**PROBLEM 1**
In the post below about tracking memory usage, what does the linked thread suggest doing?
**PROBLEM 2**
Say whether each statement agrees with the post below about tracking memory usage, and quote the words from the post that decide each one: (a) The author suspects the JIT is what notices the objects are no longer needed. (b) The author calls adding a call after the last logMemory() call a convenient solution. (c) The author is tracking the memory usage of short-lived objects.

**SOURCE**
━━━━━━━━━━━━━━━━

1

Similar to Can JIT be prevented from optimising away method calls? I'm attempting to track memory usage of long-lived data store objects, however I'm finding that if I initialize a store, log the system memory, then initialize another store, sometimes the compiler (presumably the JIT) is smart enough to notice that these objects are no longer needed.

public class MemTest {
    public static void main(String[] args) {
       logMemory("Initial State");
       MemoryHog mh = new MemoryHog();
       logMemory("Built MemoryHog");
       MemoryHog mh2 = new MemoryHog();
       logMemory("Built Second MemoryHog"); // by here, mh may be GCed
    }
}

Now the suggestion in the linked thread is to keep a pointer to these objects, but the GC appears to be smart enough to tell that the objects aren't used by main() anymore. I could add a call to these objects after the last logMemory() call, but that's a rather manual solution - every time I test an object, I have to do some sort of side-effect triggering call after the final logMemory() call, or I may get inconsistent results.

━━━━━━━━━━━━━━━━

**RECORDS**

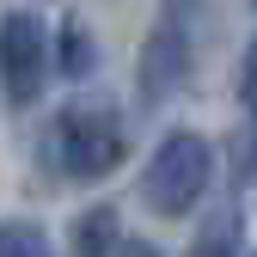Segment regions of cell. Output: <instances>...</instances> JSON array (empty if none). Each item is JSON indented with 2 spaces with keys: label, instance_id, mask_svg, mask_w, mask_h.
<instances>
[{
  "label": "cell",
  "instance_id": "1",
  "mask_svg": "<svg viewBox=\"0 0 257 257\" xmlns=\"http://www.w3.org/2000/svg\"><path fill=\"white\" fill-rule=\"evenodd\" d=\"M122 153H128V135H122V116L110 98H74L55 116V159L68 178L92 184V178L116 172Z\"/></svg>",
  "mask_w": 257,
  "mask_h": 257
},
{
  "label": "cell",
  "instance_id": "2",
  "mask_svg": "<svg viewBox=\"0 0 257 257\" xmlns=\"http://www.w3.org/2000/svg\"><path fill=\"white\" fill-rule=\"evenodd\" d=\"M208 178H214V147L202 135H166L159 153L147 159V172H141V202L153 214L178 220L208 196Z\"/></svg>",
  "mask_w": 257,
  "mask_h": 257
},
{
  "label": "cell",
  "instance_id": "3",
  "mask_svg": "<svg viewBox=\"0 0 257 257\" xmlns=\"http://www.w3.org/2000/svg\"><path fill=\"white\" fill-rule=\"evenodd\" d=\"M49 74V31L37 13H7L0 19V80H7V98L31 104L43 92Z\"/></svg>",
  "mask_w": 257,
  "mask_h": 257
},
{
  "label": "cell",
  "instance_id": "4",
  "mask_svg": "<svg viewBox=\"0 0 257 257\" xmlns=\"http://www.w3.org/2000/svg\"><path fill=\"white\" fill-rule=\"evenodd\" d=\"M184 80H190V43H184L178 25H159L141 43V61H135V98H141V110H159Z\"/></svg>",
  "mask_w": 257,
  "mask_h": 257
},
{
  "label": "cell",
  "instance_id": "5",
  "mask_svg": "<svg viewBox=\"0 0 257 257\" xmlns=\"http://www.w3.org/2000/svg\"><path fill=\"white\" fill-rule=\"evenodd\" d=\"M116 245V208H86L74 220V257H110Z\"/></svg>",
  "mask_w": 257,
  "mask_h": 257
},
{
  "label": "cell",
  "instance_id": "6",
  "mask_svg": "<svg viewBox=\"0 0 257 257\" xmlns=\"http://www.w3.org/2000/svg\"><path fill=\"white\" fill-rule=\"evenodd\" d=\"M92 68H98V43H92V31L80 19H68V25H61V74H68V80H86Z\"/></svg>",
  "mask_w": 257,
  "mask_h": 257
},
{
  "label": "cell",
  "instance_id": "7",
  "mask_svg": "<svg viewBox=\"0 0 257 257\" xmlns=\"http://www.w3.org/2000/svg\"><path fill=\"white\" fill-rule=\"evenodd\" d=\"M0 257H55L31 220H0Z\"/></svg>",
  "mask_w": 257,
  "mask_h": 257
},
{
  "label": "cell",
  "instance_id": "8",
  "mask_svg": "<svg viewBox=\"0 0 257 257\" xmlns=\"http://www.w3.org/2000/svg\"><path fill=\"white\" fill-rule=\"evenodd\" d=\"M239 98H245V110H251V122H257V43L245 49V68H239Z\"/></svg>",
  "mask_w": 257,
  "mask_h": 257
},
{
  "label": "cell",
  "instance_id": "9",
  "mask_svg": "<svg viewBox=\"0 0 257 257\" xmlns=\"http://www.w3.org/2000/svg\"><path fill=\"white\" fill-rule=\"evenodd\" d=\"M110 257H166V251L147 245V239H116V245H110Z\"/></svg>",
  "mask_w": 257,
  "mask_h": 257
},
{
  "label": "cell",
  "instance_id": "10",
  "mask_svg": "<svg viewBox=\"0 0 257 257\" xmlns=\"http://www.w3.org/2000/svg\"><path fill=\"white\" fill-rule=\"evenodd\" d=\"M251 7H257V0H251Z\"/></svg>",
  "mask_w": 257,
  "mask_h": 257
}]
</instances>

━━━━━━━━━━━━━━━━

**COMPLETE OUTPUT 1**
It suggests keeping a pointer to these objects.

**COMPLETE OUTPUT 2**
(a) Yes: "sometimes the compiler (presumably the JIT) is smart enough to notice that these objects are no longer needed."
(b) No: "that's a rather manual solution"
(c) No: "I'm attempting to track memory usage of long-lived data store objects"